◆ SOURCE DOCUMENT:
--- START ---

Empire on Lenin - The 'burbs

Greg Schofield g_schofield at dingoblue.net.au
Wed Dec 12 19:42:37 MST 2001

--- Message Received ---
From: Victor <vrosado at ic.sunysb.edu>
To: <marxism at lists.panix.com>
Date: Tue, 11 Dec 2001 12:46:36 -0500
Subject: Re: Empire on Lenin - The 'burbs

Victor: "Riffing on this point, I was wondering how does the rise of the suburb, if
at all,  have in aiding in the 'scattering' of workers.  Someone once told
me that there is no such thing as the working class, because people don't
work and live near factories (?).  And yet I live in between at least 3 huge
industrial parks! And of course my father has to wake up at 3:30 in the
morning to go to work in the city, commuting 2 hours round trip each day.
Also there is some kind of myth floating around that if you live in Long
Island you are middle class or rich."

"What are the political implications of this problem? In other words, how do
you mobilize people and organize when they got to drive everywhere and live
1-3 hours from the major city centers?  I think a ton of practical problems
emerge that no one I know of has begun to address."

--- END ---

◆ STORED DATA:
--- START ---

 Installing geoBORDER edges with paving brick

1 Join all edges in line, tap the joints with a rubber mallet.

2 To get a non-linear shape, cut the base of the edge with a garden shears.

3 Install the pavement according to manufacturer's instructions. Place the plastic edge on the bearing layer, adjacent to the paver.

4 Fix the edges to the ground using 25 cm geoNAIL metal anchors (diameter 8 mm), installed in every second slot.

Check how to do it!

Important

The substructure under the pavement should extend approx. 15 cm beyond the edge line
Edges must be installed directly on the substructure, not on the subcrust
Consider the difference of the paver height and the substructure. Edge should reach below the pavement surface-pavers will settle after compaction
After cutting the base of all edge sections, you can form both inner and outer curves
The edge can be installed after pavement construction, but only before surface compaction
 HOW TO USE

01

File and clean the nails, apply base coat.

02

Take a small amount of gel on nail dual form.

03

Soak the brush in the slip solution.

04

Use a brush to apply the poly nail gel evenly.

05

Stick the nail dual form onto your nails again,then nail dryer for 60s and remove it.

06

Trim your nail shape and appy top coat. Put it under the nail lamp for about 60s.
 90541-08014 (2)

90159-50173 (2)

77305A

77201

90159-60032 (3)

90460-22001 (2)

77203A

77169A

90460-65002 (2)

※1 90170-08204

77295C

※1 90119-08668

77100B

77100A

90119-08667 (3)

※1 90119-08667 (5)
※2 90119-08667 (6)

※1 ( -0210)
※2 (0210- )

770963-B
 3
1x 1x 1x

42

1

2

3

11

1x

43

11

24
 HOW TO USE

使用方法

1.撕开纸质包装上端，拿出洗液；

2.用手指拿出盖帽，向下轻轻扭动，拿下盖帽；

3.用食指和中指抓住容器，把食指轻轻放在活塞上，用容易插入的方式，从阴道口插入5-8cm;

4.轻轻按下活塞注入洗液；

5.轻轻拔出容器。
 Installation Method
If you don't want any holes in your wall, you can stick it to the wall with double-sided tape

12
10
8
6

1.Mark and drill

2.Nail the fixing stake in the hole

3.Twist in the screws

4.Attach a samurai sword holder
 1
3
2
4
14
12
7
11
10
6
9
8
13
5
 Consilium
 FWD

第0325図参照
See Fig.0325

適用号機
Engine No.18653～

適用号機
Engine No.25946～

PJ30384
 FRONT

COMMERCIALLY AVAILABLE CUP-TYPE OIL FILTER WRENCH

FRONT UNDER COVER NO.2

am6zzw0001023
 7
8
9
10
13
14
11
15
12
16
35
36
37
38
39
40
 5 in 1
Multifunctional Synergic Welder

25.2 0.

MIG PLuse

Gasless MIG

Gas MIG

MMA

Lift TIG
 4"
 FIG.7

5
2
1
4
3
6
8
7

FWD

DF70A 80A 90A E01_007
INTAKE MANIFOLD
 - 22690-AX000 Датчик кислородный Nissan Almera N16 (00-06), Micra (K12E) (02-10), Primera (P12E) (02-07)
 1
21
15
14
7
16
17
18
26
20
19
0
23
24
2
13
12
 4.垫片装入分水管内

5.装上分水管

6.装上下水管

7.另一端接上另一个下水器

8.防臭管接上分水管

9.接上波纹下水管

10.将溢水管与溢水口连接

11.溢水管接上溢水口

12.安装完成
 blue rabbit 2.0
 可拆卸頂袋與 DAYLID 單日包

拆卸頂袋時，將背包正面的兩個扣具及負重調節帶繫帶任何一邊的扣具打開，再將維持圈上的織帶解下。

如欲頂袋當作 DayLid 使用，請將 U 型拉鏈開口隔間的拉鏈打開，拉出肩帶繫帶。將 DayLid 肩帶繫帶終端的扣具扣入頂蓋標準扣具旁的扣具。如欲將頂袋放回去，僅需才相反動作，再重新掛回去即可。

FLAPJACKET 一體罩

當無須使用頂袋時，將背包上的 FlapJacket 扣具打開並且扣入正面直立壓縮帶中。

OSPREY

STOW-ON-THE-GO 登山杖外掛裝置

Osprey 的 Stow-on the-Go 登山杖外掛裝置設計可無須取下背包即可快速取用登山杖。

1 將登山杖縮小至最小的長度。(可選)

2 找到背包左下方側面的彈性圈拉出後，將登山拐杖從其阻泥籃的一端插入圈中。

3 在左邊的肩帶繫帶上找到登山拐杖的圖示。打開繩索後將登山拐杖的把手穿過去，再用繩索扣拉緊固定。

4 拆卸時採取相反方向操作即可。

--- END ---

◆ TASK TO COMPLETE: Reproduce the mailing-list message on the suburbs and the scattering of workers in full, word for word.

◆ ANSWER BOX:
Empire on Lenin - The 'burbs

Greg Schofield g_schofield at dingoblue.net.au
Wed Dec 12 19:42:37 MST 2001

--- Message Received ---
From: Victor <vrosado at ic.sunysb.edu>
To: <marxism at lists.panix.com>
Date: Tue, 11 Dec 2001 12:46:36 -0500
Subject: Re: Empire on Lenin - The 'burbs

Victor: "Riffing on this point, I was wondering how does the rise of the suburb, if
at all,  have in aiding in the 'scattering' of workers.  Someone once told
me that there is no such thing as the working class, because people don't
work and live near factories (?).  And yet I live in between at least 3 huge
industrial parks! And of course my father has to wake up at 3:30 in the
morning to go to work in the city, commuting 2 hours round trip each day.
Also there is some kind of myth floating around that if you live in Long
Island you are middle class or rich."

"What are the political implications of this problem? In other words, how do
you mobilize people and organize when they got to drive everywhere and live
1-3 hours from the major city centers?  I think a ton of practical problems
emerge that no one I know of has begun to address."